> [ACTION ITEM]
Each entry that follows is to be retyped exactly. Pictures do not belong in the copy.

━━ TASK INPUT ━━

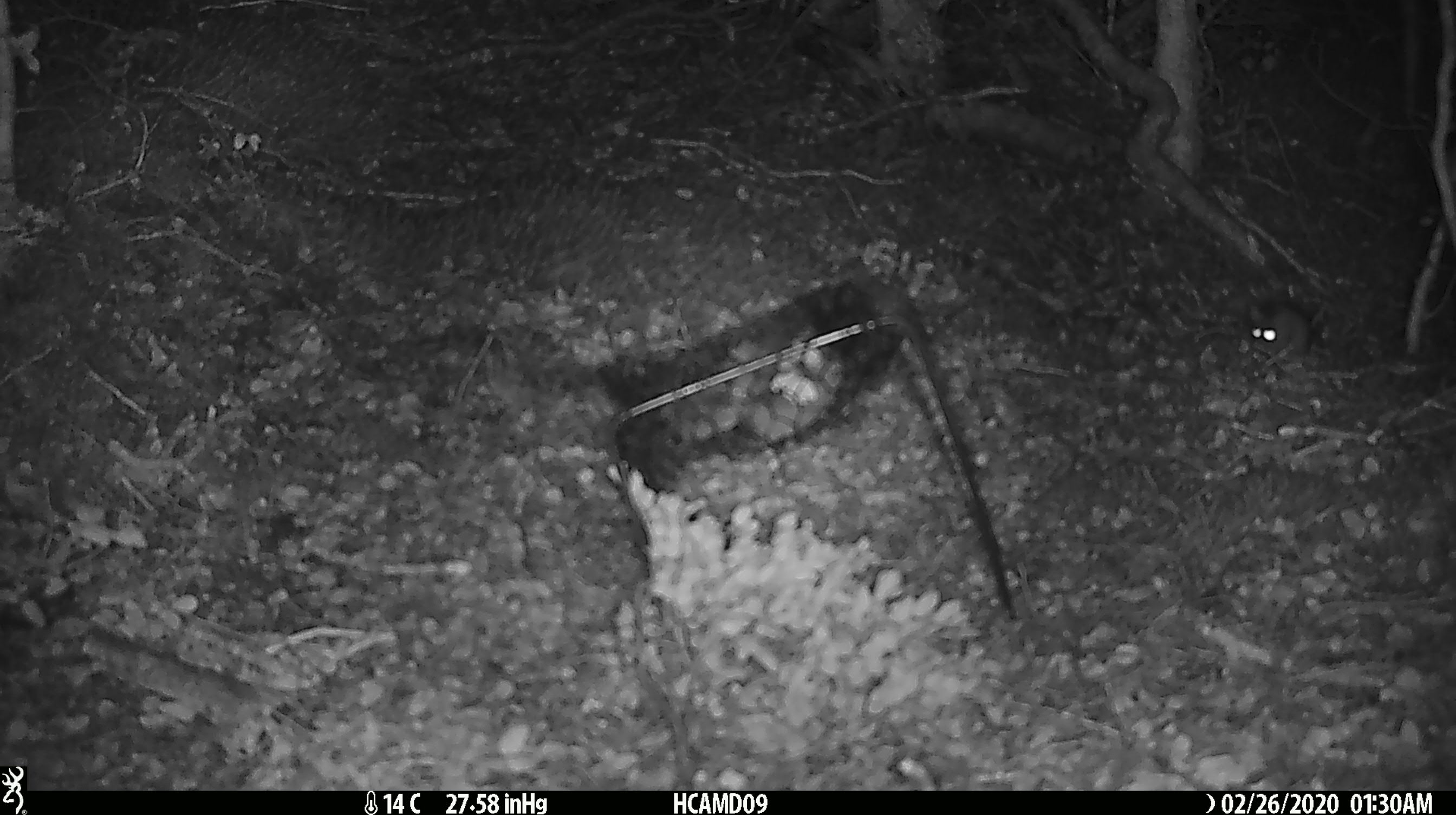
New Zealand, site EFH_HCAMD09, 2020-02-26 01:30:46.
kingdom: Animalia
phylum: Chordata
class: Mammalia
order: Rodentia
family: Muridae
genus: Mus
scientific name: Mus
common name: mouse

━━━

> [SOLUTION TO THIS PROBLEM]
New Zealand, site EFH_HCAMD09, 2020-02-26 01:30:46.
kingdom: Animalia
phylum: Chordata
class: Mammalia
order: Rodentia
family: Muridae
genus: Mus
scientific name: Mus
common name: mouse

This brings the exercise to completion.